# TASK PROMPT:
Answer these from the personal essay below.
(a) What three struggles from high school does the writer name?
(b) Which two new situations in college made the writer extremely nervous?
(c) How often did the writer apply to jobs during the final semester of college?

# EXTRACT PROVIDED:
++++++++++++++++++++

My life has been a rollercoaster.
A lot of issues happened during my childhood that caused a great deal of pain, but have definitely made me who I am today.
Then I got to high school, where I also developed a lot of issues. I struggled with making good friends and being social, I had a difficult time doing well in school, and I had body issues. These situations created a lot of pain, but I had to push through.
Then I went through four years of college. It was the best four years of my life. I made so many new friends and put myself in new situations that made me extremely nervous such as joining a sorority and taking communication courses. Once I got to my final semester of college, I applied to jobs daily. As each day passed, I would continue to get more anxious due to not hearing back from companies.
I graduated. All of my friends were getting jobs and even though I was happy for them, on the inside it killed me. I was jealous of them and it made me feel like crap about myself. Why was I not getting a job?

++++++++++++++++++++

# DATA EXTRACT:
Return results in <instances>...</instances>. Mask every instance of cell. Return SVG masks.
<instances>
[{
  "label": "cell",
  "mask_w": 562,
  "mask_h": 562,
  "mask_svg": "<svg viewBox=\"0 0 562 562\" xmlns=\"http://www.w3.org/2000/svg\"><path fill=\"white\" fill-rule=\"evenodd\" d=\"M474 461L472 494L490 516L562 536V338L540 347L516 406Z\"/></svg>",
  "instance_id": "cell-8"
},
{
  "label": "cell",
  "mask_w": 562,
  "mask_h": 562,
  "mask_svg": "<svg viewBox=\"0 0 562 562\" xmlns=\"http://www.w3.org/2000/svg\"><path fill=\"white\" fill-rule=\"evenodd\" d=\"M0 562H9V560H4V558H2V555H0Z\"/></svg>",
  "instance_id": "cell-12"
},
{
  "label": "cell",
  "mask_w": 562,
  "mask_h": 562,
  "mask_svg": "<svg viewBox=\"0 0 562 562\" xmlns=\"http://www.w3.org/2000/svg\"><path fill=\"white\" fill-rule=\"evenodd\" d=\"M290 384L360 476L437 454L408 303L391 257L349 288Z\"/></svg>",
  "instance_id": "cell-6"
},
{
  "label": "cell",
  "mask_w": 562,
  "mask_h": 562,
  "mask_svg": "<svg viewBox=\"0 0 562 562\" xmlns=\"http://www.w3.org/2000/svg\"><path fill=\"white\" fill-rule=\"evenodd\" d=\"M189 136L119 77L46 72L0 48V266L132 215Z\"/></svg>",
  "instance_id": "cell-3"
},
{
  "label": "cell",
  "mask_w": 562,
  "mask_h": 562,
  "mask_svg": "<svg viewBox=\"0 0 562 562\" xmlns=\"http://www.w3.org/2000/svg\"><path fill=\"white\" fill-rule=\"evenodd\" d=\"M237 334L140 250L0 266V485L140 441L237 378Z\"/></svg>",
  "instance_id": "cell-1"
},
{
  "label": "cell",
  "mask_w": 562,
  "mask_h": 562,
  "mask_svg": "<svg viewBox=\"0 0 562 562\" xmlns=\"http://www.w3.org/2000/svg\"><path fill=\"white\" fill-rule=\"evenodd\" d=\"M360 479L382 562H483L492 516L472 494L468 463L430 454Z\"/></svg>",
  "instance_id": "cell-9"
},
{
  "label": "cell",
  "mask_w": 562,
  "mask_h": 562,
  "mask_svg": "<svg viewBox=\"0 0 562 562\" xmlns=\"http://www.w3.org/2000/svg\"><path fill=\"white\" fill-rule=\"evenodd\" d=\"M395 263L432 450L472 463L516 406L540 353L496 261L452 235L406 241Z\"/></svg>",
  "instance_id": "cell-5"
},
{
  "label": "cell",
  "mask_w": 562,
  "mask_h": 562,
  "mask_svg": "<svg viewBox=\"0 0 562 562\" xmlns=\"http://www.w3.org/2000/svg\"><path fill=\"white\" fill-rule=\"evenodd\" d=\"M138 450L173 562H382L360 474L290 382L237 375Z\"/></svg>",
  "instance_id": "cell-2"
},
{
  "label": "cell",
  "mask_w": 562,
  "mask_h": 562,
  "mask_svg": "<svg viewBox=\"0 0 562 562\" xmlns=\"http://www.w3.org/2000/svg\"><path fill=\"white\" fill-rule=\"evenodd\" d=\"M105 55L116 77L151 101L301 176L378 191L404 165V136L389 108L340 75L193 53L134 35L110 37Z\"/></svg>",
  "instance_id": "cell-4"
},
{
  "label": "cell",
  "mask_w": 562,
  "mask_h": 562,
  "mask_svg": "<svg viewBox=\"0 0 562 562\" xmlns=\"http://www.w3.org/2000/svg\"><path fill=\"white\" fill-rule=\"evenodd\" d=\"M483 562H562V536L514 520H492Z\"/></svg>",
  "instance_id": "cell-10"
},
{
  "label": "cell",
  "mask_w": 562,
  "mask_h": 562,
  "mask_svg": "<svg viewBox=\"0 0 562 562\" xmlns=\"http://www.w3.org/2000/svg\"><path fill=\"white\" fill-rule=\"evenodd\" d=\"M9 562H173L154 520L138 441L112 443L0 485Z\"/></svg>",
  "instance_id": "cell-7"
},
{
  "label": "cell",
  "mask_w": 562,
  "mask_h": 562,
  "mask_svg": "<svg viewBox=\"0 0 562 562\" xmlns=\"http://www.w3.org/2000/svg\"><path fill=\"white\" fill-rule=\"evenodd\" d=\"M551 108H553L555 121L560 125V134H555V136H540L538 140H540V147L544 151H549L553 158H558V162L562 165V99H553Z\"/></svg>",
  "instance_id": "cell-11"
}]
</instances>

++++++++++++++++++++

# SOLUTION TO THE PROBLEM:
(a) Making good friends and being social, doing well in school, and body issues.
(b) Joining a sorority and taking communication courses.
(c) Daily.